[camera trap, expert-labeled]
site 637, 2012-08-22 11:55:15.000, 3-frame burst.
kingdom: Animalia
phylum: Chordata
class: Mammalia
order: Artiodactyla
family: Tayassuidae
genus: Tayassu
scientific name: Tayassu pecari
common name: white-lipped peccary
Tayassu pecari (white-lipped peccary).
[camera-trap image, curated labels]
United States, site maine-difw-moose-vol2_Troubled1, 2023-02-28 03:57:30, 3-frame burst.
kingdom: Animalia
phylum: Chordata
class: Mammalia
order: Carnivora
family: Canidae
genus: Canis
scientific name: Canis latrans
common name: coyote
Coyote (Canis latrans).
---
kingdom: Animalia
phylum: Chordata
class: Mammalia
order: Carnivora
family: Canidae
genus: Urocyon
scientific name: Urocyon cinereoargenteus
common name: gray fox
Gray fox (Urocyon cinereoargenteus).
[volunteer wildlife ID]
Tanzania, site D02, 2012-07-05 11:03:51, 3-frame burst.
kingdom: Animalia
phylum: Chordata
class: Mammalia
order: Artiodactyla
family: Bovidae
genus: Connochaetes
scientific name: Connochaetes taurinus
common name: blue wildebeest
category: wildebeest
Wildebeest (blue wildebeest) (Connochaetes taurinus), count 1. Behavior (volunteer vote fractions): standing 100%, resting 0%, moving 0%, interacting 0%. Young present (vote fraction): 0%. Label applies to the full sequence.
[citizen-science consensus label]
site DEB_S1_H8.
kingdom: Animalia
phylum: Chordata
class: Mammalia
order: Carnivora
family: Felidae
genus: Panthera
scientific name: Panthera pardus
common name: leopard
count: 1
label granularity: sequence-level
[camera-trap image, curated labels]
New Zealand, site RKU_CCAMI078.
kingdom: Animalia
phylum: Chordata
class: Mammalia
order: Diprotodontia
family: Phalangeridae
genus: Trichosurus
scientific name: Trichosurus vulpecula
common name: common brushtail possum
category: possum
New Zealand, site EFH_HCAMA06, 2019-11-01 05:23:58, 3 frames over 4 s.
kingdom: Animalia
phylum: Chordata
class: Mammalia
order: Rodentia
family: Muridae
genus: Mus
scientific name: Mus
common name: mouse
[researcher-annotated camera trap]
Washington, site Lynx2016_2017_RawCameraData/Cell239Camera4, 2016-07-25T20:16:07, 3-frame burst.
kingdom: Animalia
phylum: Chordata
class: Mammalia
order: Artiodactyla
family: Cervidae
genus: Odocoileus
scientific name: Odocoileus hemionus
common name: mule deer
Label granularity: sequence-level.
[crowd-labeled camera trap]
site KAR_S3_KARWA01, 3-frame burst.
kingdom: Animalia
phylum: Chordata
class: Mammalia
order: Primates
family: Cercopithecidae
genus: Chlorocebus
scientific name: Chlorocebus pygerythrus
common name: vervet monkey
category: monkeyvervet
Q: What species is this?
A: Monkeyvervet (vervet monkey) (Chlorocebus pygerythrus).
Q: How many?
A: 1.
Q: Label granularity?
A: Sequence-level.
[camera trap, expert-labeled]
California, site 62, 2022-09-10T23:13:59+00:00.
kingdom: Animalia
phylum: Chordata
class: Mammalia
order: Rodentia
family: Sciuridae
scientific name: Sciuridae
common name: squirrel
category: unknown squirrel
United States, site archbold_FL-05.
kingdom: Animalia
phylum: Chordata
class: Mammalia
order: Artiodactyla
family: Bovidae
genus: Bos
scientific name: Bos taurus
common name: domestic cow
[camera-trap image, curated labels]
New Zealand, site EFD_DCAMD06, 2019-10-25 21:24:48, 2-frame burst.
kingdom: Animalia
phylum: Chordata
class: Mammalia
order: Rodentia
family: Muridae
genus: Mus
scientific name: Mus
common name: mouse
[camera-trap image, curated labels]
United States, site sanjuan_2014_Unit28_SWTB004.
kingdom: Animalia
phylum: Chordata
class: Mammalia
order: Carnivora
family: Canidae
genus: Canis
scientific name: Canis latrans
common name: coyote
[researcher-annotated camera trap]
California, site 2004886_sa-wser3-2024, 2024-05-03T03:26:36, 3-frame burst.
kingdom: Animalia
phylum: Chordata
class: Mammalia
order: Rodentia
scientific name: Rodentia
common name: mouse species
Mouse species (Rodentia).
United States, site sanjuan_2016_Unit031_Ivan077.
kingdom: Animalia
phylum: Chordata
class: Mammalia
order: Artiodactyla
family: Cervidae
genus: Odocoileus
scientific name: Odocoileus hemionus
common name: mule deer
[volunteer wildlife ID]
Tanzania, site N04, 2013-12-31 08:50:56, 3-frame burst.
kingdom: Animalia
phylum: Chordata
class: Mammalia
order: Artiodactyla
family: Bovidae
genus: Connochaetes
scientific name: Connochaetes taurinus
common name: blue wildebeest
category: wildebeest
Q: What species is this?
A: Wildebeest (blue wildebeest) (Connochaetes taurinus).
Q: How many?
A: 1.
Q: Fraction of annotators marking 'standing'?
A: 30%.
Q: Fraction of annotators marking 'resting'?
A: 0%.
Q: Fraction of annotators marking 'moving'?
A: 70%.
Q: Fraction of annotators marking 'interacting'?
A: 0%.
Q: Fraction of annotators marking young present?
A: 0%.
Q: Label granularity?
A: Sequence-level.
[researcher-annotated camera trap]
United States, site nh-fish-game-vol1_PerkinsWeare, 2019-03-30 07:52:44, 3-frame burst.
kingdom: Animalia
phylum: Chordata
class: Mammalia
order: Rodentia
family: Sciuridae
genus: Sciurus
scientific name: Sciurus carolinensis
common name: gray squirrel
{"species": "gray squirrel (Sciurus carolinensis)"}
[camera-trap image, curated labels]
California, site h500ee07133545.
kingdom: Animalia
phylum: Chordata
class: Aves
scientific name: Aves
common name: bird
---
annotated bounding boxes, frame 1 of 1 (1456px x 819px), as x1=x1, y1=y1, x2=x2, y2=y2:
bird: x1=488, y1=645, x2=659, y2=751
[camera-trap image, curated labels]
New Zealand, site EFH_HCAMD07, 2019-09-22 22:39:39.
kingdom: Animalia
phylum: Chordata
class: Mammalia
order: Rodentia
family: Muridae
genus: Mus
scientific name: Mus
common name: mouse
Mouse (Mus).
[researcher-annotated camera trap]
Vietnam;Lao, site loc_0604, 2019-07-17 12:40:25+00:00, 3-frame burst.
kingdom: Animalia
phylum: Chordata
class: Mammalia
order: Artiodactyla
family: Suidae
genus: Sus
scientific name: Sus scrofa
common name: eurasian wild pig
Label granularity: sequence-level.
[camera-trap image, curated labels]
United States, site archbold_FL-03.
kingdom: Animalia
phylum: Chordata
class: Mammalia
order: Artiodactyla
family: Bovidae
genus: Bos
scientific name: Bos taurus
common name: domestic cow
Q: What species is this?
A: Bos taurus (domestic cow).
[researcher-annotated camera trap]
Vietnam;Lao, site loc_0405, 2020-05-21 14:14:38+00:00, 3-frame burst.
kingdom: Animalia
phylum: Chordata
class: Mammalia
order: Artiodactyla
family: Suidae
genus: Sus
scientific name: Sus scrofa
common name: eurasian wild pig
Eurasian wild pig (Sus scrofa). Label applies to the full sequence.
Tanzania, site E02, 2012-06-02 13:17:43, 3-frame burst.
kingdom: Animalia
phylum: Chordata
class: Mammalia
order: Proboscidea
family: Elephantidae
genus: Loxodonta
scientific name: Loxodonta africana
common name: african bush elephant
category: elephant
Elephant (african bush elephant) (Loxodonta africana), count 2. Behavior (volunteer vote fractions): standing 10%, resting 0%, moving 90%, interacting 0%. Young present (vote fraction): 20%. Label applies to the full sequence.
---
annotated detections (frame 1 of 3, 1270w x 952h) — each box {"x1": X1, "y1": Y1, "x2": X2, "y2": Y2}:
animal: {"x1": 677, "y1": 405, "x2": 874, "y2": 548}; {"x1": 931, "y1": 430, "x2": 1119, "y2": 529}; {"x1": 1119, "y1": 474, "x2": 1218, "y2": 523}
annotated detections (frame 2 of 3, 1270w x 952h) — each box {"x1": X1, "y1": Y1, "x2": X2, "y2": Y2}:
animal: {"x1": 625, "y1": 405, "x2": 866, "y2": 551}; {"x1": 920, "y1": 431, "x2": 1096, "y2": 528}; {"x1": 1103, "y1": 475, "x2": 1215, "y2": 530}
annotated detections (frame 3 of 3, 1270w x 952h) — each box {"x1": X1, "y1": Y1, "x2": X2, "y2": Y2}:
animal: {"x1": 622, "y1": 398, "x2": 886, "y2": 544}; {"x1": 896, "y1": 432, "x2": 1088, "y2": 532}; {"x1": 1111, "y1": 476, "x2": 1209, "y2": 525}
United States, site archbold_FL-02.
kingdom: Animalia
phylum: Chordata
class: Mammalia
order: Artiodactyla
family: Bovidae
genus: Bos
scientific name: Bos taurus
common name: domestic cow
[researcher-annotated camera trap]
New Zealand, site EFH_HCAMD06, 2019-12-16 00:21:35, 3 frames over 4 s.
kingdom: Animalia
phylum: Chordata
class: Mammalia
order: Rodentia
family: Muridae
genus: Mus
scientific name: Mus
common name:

-=-=-=-=-

INSTRUCTIONS TO FOLLOW
Read the records above. Show each line that has the string "over".

WRITTEN ANSWER
New Zealand, site EFH_HCAMA06, 2019-11-01 05:23:58, 3 frames over 4 s.
New Zealand, site EFH_HCAMD06, 2019-12-16 00:21:35, 3 frames over 4 s.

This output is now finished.